Corby also addressed the concerns of students living in the Psi Upsilon and Sigma Phi fraternities directly adjacent to the site. “Service and loading docks have been moved to the South end. Trash will be housed inside the building,” he said.
Design of the CRC was done by Graham Gund Architects, a Cambridge, Mass. firm. Construction is slated to begin during phase three of the WCRI.
The other major adjustment to the WCRI concerned the creation of a parking lot located west of West Campus, near the intersection of Stewart and University Avenues. This parking lot is currently intended to replace the parking lot on the north end of West Campus.
Student behavior was a concern previously mentioned by Ithaca residents as reason not to allow the parking lot to be constructed in its proposed location.

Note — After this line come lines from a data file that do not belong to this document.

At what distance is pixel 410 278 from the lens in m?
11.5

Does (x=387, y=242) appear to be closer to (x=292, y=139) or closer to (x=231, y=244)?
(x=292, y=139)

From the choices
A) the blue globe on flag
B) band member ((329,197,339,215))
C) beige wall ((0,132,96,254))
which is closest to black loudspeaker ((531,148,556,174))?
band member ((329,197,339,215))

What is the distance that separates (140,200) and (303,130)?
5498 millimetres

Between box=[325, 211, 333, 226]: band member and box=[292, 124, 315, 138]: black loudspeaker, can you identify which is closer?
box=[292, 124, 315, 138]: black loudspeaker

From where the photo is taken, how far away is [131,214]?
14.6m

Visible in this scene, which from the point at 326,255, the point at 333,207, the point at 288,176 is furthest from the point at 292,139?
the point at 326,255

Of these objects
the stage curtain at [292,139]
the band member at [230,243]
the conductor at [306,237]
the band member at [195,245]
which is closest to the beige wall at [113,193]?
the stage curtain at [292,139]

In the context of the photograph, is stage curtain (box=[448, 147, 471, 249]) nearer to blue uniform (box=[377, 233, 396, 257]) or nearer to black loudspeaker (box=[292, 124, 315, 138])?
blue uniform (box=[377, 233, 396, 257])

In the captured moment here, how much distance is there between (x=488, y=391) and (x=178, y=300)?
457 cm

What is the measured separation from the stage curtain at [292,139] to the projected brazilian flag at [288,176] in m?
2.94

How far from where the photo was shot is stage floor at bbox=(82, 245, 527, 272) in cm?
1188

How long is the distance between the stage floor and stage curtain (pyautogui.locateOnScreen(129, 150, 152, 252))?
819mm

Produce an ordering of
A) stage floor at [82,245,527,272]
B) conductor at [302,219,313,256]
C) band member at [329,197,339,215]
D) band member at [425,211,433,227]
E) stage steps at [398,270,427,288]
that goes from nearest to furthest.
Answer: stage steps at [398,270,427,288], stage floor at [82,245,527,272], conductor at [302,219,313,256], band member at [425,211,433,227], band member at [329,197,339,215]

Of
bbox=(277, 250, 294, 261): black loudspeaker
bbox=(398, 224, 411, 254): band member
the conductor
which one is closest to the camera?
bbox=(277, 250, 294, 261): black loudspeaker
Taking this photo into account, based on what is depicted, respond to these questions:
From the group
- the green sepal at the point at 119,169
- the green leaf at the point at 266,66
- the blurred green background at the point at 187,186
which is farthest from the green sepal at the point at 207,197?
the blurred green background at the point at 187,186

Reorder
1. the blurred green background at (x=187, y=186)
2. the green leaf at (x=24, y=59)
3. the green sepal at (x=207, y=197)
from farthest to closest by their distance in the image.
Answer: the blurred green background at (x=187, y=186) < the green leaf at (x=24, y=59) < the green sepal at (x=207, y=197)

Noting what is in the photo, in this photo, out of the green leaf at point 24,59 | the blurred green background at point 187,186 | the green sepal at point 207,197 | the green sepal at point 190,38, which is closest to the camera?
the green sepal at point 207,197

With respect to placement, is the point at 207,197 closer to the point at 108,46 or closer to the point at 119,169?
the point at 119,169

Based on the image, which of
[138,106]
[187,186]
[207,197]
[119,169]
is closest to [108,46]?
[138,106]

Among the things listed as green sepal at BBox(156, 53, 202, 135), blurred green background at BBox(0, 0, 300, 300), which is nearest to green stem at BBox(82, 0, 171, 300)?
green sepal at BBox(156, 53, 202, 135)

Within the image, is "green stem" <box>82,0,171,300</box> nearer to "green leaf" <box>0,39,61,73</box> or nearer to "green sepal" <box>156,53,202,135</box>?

Kathryn Wolf, principal architect with Trowbridge & Wolf, addressed these concerns. “[We] believe that serious students will choose to live in this academically oriented west campus community.” “We have examined the Cornell University Police Reports from the last five years… only one [incident of disorderly conduct] took place in a lot associated with a residence hall,” she added.
Questions previously posed by the Board concerning the feasibility of the plan included whether or not students would use the parking lot, located roughly a block away from West Campus.
“Students on West Campus are accustomed to walking up Libe Slope, often several times a day. Cornell students in general are accustomed to walking up steep streets all over the city and it’s not going to occur to them that there is anything unusual about parking one block away down a bit of slope,” Wolf said.
One of the biggest concerns addressed at the meeting was the question of safety. “The revised proposal shifts the parking lot substantially to the east–sixty feet at the south end of the lot,” Wolf said.
Much of the land where the lot would have existed in the previous plane will now be replaced in the new plan with woodland and lawn areas, which will vary between thirty-five and fifteen feet. “This is an established principle of designing for security–[to] maintain a clear open area around the perimeter,” Wolf said.
Lighting of the lot was also adjusted to meet security concerns. The lot’s lighting fixtures will use a new technology called the spill eliminator a “previously unavailable technology which was created to address the concerns over light spillage,” Wolf said. “This is not a house shield, but rather, a brand new precision engineered technology that reduces light spillage behind the poll to just 2%.” The lot may be the first site in Ithaca to use the new technology.
The new lot would provide roughly 195 parking spaces to the West Campus community. The current West Campus lot contains approximately 145 spaces.